Перед самым концом войны в станицу вернулся Василий Никитич Толмачёв. Он был без руки и лицо обгорелое. До войны он эмтеэсом руководил. Хороший был дядька. Так уж случилось, что он к нам повадился, а вскорости мать от него понесла. Что ж поделать, такова бабья доля. Тут станичные бабы и вовсе с ума посходили, а Толмачёва от греха подальше послали на какие-то курсы в город. Хлебнули мы тогда горюшка по самые ноздри. Зимой слух прошёл, что Толмачёв в городе женился и его оставили там на работе. В станицу приехал другой начальник МТС. Мать поехала в город Толмачёва искать. За корзину яиц договорилась с проводником, и он её пристроил в вагоне у тамбура. Ехала ни жива ни мертва - первый раз так далеко от дома уезжала. В тамбуре мужики курили и кто-то харкнул в окно, и вся эта харкотина матери в лицо залетела...
Лава вздохнула и налила ещё в стакан, но почему-то не выпила. Повертела в руке и поставила на стол. По оконному стеклу тарабанил дождь. Было уже заполночь.
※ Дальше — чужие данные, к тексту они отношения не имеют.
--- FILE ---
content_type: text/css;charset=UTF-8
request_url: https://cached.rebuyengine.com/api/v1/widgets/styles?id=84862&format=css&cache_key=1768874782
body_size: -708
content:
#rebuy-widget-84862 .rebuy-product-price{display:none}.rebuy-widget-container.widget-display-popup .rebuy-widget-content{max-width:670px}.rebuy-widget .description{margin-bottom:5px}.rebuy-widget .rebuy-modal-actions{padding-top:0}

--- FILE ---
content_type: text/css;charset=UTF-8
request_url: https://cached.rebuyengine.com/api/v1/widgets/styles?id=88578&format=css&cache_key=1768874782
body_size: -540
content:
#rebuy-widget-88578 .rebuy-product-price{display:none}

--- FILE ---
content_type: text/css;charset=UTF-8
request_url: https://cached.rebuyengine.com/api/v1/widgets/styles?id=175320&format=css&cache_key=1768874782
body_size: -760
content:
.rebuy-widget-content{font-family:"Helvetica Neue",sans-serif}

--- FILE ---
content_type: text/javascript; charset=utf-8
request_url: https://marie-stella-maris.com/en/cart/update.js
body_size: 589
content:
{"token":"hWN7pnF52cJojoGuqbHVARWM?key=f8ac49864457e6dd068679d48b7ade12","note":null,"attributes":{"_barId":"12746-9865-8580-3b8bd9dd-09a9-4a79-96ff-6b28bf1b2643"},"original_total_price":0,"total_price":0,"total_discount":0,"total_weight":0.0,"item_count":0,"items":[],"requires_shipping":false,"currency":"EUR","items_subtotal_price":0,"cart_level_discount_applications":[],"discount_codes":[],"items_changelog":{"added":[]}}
- Нашла она Толмачёва, ни о чём они с ним говорили, никогда не рассказывала, только он пообещал похлопотать за отца. И похлопотал. Через два года отец вернулся. Длинный, худой, чёрный. Я ведь его совсем не знала. Стали жить мы все вместе. Отца в станице Итальянцем кликали, а имя его было Луиджи. Нас всех итальянцами прозвали. Отец работал скотником на ферме, а мать на подсобных работа. Жизнь стала понемногу выпрямляться, но по весне умерла бабушка, и всё как-то пошло наперекосяк. Мать и так была гулящая, а после смерти бабушки как черти на неё сели. Как-то матери долго не было, и мы легли спать, её не длждавшись. Вот так же шёл дождь. Я хорошо помню ту ночь. Проснулась от крика. Мать орала на отца: "Да откуда ты свалился на мою голову, чёрт нерусский! Лучше бы я тогда немцам досталась. Хто тебя просил вмешиваться? И зачем ты только вернулся? Ехал бы назад в свою Италию, ирод".